Europe isn’t the only place to enjoy a winter wonderland in December. Here’s why Quebec City is an equally magical place to visit at Christmas.

It’s common knowledge that cities like Strasbourg, France and Nuremburg, Germany are fantastic places to visit at Christmastime because of the world-renowned Christmas markets they host each year.

But what if a trip to Europe during the holiday season isn’t in the cards due to factors like cost and distance?

Well, the next best thing (if not better) is staring you straight in the face – at least calling out the words, “look north.” And those words just happen to be Quebec City.

Here are five reasons why you should visit Quebec City at Christmastime.

Just to let you know… This post (probably) contains affiliate links, including Amazon Associates links, and I may receive a small commission if you click one.

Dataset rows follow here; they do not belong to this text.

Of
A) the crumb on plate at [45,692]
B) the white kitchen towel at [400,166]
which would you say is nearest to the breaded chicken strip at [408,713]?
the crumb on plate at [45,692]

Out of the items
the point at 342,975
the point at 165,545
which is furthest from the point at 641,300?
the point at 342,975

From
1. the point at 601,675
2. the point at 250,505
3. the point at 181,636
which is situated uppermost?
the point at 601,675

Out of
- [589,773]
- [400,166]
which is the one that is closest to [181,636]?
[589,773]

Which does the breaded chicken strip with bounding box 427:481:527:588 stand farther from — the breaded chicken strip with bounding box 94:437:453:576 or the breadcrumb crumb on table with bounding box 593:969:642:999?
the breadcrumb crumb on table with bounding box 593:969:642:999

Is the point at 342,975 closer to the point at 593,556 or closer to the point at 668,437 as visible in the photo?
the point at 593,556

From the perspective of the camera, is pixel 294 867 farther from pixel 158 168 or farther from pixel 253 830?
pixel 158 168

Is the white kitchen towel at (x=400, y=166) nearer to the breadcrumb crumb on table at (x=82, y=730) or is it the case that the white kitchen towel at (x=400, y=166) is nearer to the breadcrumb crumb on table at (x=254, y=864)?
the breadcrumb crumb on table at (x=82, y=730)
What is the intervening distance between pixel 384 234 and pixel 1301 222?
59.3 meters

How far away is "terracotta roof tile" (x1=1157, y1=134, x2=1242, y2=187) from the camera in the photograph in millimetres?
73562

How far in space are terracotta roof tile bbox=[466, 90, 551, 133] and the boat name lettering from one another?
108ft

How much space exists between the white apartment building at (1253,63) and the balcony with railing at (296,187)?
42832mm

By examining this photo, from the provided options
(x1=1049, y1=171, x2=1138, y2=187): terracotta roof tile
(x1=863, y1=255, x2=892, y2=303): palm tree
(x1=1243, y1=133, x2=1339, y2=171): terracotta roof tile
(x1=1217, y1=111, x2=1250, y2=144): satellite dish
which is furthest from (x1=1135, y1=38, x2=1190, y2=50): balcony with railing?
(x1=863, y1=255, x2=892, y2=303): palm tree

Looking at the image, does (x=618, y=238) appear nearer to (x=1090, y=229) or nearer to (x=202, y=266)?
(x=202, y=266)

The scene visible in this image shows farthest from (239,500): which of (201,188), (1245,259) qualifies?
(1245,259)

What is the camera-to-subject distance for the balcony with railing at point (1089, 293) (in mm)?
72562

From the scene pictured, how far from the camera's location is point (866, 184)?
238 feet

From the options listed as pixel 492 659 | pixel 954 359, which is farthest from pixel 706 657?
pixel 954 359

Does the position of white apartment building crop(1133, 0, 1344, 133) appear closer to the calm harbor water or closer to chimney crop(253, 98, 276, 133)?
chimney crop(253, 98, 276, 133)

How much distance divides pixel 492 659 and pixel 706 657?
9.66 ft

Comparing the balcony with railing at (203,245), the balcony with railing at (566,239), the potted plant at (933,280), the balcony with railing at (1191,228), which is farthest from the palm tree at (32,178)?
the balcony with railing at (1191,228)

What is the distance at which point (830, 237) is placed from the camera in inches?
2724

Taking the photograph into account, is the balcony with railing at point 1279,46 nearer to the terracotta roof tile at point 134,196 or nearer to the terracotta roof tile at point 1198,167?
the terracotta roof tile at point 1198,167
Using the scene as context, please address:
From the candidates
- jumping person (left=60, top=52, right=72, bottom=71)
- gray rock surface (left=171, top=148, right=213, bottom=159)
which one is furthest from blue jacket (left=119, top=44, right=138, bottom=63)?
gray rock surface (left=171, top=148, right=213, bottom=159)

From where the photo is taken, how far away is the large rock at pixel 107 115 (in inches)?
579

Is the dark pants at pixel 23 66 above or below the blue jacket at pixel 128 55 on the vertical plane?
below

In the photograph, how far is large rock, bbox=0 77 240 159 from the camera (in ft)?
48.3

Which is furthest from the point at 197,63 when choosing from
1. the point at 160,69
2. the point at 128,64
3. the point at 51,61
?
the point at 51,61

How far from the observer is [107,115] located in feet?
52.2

This is at no extra cost to you and allows this site to keep running.

For American travellers, the geographic convenience can’t be beaten

If you’re flying from the East Coast, you can be in Quebec City in mere hours.

Or it you find cheaper flights into Montreal, it’s only a three hour drive or express train from Canada’s second largest city.

But the biggest benefit is that coming from a North American city, jet lag would either be minimal or – even better – nonexistent.

So once you arrive in the capital city of French-speaking Canada, you’ll be ready to indulge in some poutine and a caribou (a sweet Québécois alcoholic beverage composed of red wine, hard liquor, and maple syrup or sugar).

Most people would agree this is preferable to taking a nap or walking the streets in a catatonic state.

READ NEXT: How to plan a trip to the Canadian Rockies.


Travel is great, but it’s not always great for the planet. I want to help you travel better – and have a range of guides, tips and other resources to help you do that.

Click here to get FREE access to my library of resources for travelling better and weekly travel tips.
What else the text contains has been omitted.